A North Korean diplomat has set off sparks at the United Nations by referring repeatedly, in English, to the Japanese as "Japs" during a General Assembly discussion of its nuclear program.
"The Japs are now turning the whole society to the right to resurrect militarism and fascism with a view to reinvade Korea," Deputy UN Ambassador Kim Chang Guk said at one point, accusing Japan of unfairly pressuring his country over its nuclear ambitions.
Korea was seized by Japan from China in 1895 and became its protectorate and later a Japanese colony, before the country was divided into a North and South. That status ended with Japan's surrender at the close of World War II.
Kim said he used the term "Japs" because a Japanese diplomat had referred incorrectly to his country the day before.
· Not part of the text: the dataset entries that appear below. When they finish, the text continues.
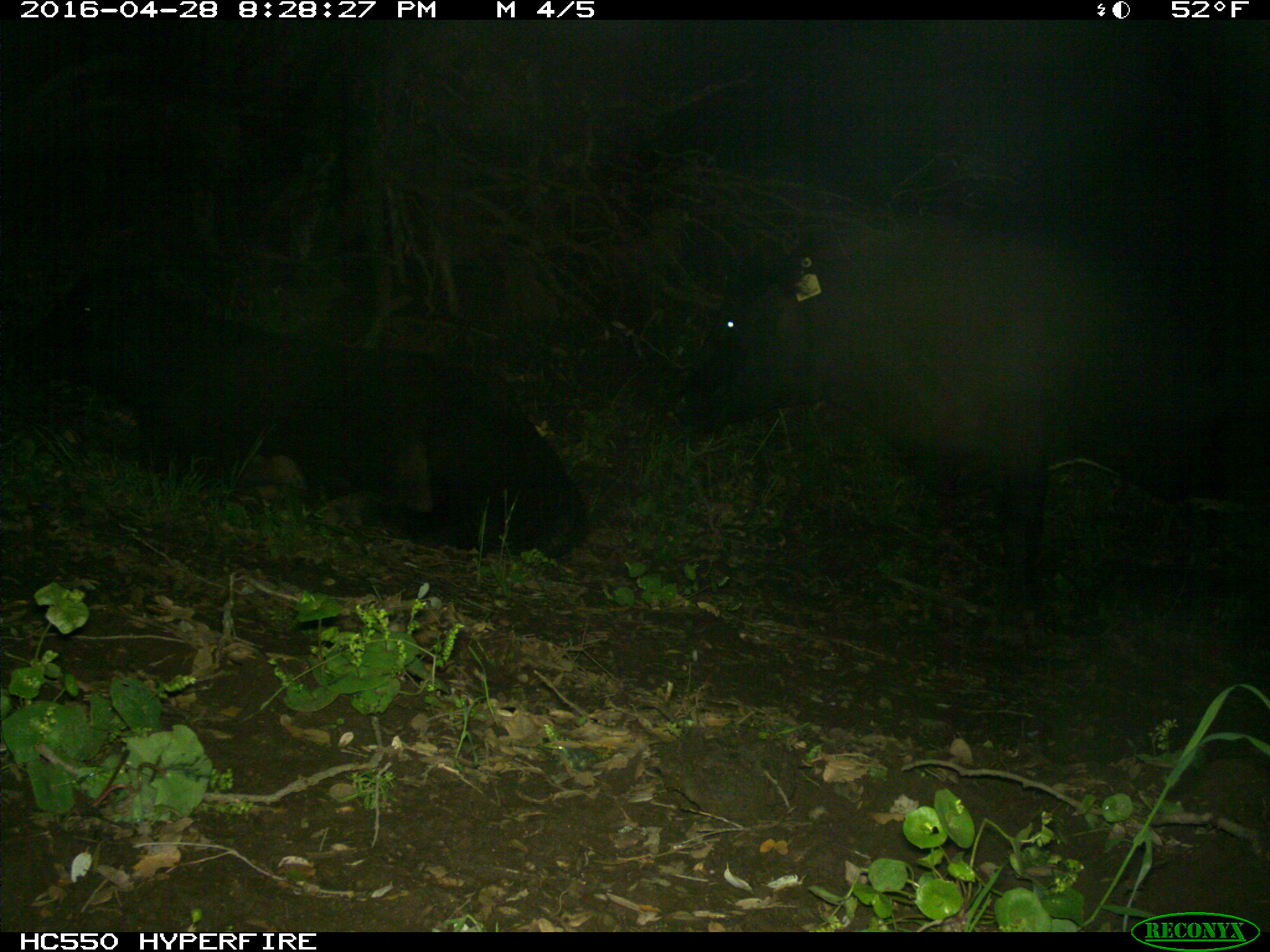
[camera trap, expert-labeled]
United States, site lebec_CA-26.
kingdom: Animalia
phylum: Chordata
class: Mammalia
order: Artiodactyla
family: Bovidae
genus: Bos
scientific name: Bos taurus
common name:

North Korea's official name is the Democratic People's Republic of Korea.
"They used the term 'Japs.' This is a derogatory comment - simply because we used the term 'North Korea,'" Japanese Deputy Ambassador Yoshiyuki Motomura said. "It is a geographical concept and we have no intention of using a derogatory term in this particular sense."
General Assembly President Julian Hunte said he hoped North Korean diplomats "would desist from using this kind of language in this honourable house."
"There have been instances since I assumed the chair when I have really been alarmed at the level of debate in terms of calling names," said Hunte, who is foreign minister of the Caribbean island of Saint Lucia.
"I would wish that on the issue of referring to the Japanese as 'Jap,' that the representative of the Democratic People's Republic of Korea will take this into account," Hunte said.
The remarks were made during a discussion of the annual report of the International Atomic Energy Agency, the UN nuclear watchdog.
North Korea pulled out of the nuclear Non-Proliferation Treaty and kicked out IAEA inspectors after the United States said in October 2002 that Pyongyang had admitted to reviving a nuclear weapons program.